Saga Design Pattern : What it is and Why use it?
What is Saga ?
Saga pattern is all about coordinating a complex transaction process across multiple steps/service .
When Saga is needed ?
It’s used to implement Distributed transaction. In real world microservice architecture sometime traditional ACID transactions aren’t feasible due to the distributed nature of the system.
What are Distributed transaction ? Why distributed transaction are hard to implement ?
Genrally a service has its own database. Some business transactions, however, span multiple service so you need a mechanism to implement transactions that span services.
In a distributed transaction scenario, as the transaction spans several services, ensuring ACID always remains challenge.
The second challenge is managing the transaction isolation level. It specifies the amount of data that is visible in a transaction when the other services access the same data simultaneously. In other words, if one object in one of the microservices is persisted in the database while another request reads the data, should the service return the old or new data?
Why Saga?
- Coordinating complex transactions is challenging: In a distributed transaction, multiple services need to coordinate with each other to ensure that the transaction is executed atomically. Coordinating these transactions is challenging, especially when different services or participants have different failure modes and recovery requirements.

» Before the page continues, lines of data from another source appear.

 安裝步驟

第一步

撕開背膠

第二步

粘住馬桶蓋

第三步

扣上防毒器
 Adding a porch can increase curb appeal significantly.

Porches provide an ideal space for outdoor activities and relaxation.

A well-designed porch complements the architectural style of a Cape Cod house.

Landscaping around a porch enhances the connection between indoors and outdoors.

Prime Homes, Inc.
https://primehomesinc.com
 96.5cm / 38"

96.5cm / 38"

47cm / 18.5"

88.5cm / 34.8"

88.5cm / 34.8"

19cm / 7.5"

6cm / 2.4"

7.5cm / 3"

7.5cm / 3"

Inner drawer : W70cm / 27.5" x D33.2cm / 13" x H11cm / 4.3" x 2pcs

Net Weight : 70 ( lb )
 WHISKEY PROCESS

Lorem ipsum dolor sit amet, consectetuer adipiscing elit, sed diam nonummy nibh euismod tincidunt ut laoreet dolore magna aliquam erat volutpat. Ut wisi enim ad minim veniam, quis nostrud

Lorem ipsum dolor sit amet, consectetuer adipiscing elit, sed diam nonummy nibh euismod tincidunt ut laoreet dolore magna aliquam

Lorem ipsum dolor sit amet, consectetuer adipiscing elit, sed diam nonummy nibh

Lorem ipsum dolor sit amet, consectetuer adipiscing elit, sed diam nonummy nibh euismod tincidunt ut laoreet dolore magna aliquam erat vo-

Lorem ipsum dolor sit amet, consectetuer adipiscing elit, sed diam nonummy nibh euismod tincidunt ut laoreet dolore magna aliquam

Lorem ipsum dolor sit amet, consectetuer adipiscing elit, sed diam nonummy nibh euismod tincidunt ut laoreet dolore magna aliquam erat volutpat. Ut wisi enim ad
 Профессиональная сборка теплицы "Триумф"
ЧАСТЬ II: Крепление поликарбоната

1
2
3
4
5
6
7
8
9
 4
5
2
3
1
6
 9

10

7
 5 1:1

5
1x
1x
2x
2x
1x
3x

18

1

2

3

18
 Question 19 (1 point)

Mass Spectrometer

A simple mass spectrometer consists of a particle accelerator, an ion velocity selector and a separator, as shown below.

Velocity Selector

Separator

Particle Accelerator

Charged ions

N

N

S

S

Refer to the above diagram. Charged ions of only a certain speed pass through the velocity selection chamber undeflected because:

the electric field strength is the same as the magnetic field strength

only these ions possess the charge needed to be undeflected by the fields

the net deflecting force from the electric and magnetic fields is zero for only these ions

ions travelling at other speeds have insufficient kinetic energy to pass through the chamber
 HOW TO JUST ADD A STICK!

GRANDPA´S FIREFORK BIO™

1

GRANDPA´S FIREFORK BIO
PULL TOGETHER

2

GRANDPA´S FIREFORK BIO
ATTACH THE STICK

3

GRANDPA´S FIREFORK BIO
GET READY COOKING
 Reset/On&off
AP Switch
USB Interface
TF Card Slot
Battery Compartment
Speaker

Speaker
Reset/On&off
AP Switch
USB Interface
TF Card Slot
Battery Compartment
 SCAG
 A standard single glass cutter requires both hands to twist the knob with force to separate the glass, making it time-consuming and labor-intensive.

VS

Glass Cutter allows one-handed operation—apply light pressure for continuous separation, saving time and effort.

- Traditional 2-phase commit protocols, have their own problems. 2PC, which were commonly used for distributed transactions. 2PC have performance and scalability issues, which make them less suitable for modern distributed systems.
Alternatives to Saga?
- Two-phase commit protocol (2PC): The 2PC protocol is a traditional approach. It ensures that all participants agree to commit or abort a transaction before proceeding.
- Optimistic concurrency control: Optimistic concurrency control is a technique for managing conflicts in distributed transactions by assuming that conflicts are rare and checking for conflicts only when committing the transaction. This is a more efficient approach, but it requires careful management of conflicts and error handling.
How Saga Works ?
- In a saga, the transaction is broken down into a series of smaller, loosely coupled steps or sub-transactions, each of which corresponds to a service call or a message exchange between services.
- Each step of the saga is implemented as a local transaction within the scope of the corresponding service, and it updates the local state of the service as well as publishes a message or event to trigger the next step of the saga.
- If any step of the saga fails, the saga coordinator triggers a compensating transaction, which reverses the effects of the previous steps and brings the system back to a consistent state.
- This way, saga pattern ensures that the transaction is eventually completed or compensated, even in the presence of failures,.
Saga Components:
- Saga Coordinator: It is responsible for managing the overall execution. It coordinates various sub-transaction. It is responsible for initiating each sub-transaction and monitoring its progress.
- Transactional Participants: Transactional Participants are microservices that participate in Saga. They execute he sub-transactions and update their local state as required. Each participant is responsible for executing a local transaction that corresponds to a particular step in the Saga.
Compensation Actions: A compensation action is the action taken by a Transactional Participant to undo the effects of a previously executed sub-transaction.
- In the event of a failure, the Saga Coordinator invokes the appropriate compensation action to undo the effects of the failed sub-transaction and restore the system to a consistent state.
- Saga Log: Saga Log is a persistent log that records the state of the Saga as it progresses. It is used to recover the state of the Saga in the event of a failure.
- Timeout Manager: Timeout Manager is responsible for detecting and handling timeouts that occur during the execution of Saga. It ensures that Saga progresses within a reasonable time frame and prevents itfrom getting stuck in an inconsistent state.
Drawbacks of Saga ?
- Complex: The Saga pattern can be complex to implement and manage, especially in large-scale systems with many services and participants. Each participant must be designed to handle both the forward and backward recovery processes, which can introduce additional complexity.
- Tough to Ensure Consistency always: Ensuring consistency across a distributed system is always a challenge. The Saga pattern relies on compensating actions to undo the effects of previously executed steps, but this can be difficult to achieve in practice, especially when compensating actions depend on external systems.
- Operational Overhead: The Saga pattern requires additional infrastructure to manage and coordinate the distributed transaction, which can introduce additional operational overhead, including monitoring, logging, and maintenance.
Real work use cases ?
It is used in many real-world payments systems to ensure transactional consistency
- E-commerce transactions: In an e-commerce system, Saga can be used to manage a transaction that involves several services, such as order management, inventory management, and payment processing. Saga ensures that the customer is charged only if the order can be fulfilled, and that the inventory is updated only if the order is successful.
- Travel Booking: Saga can be used to manage a transaction that involves several services, such as flight booking, hotel booking, and car rental.
- Banking and Finance transactions: Saga can be used to manage a transaction that involves several services, such as account management, fund transfer, and fraud detection.
tldr: Saga architecture pattern is used to implement distributed transactions in a microservice-based application.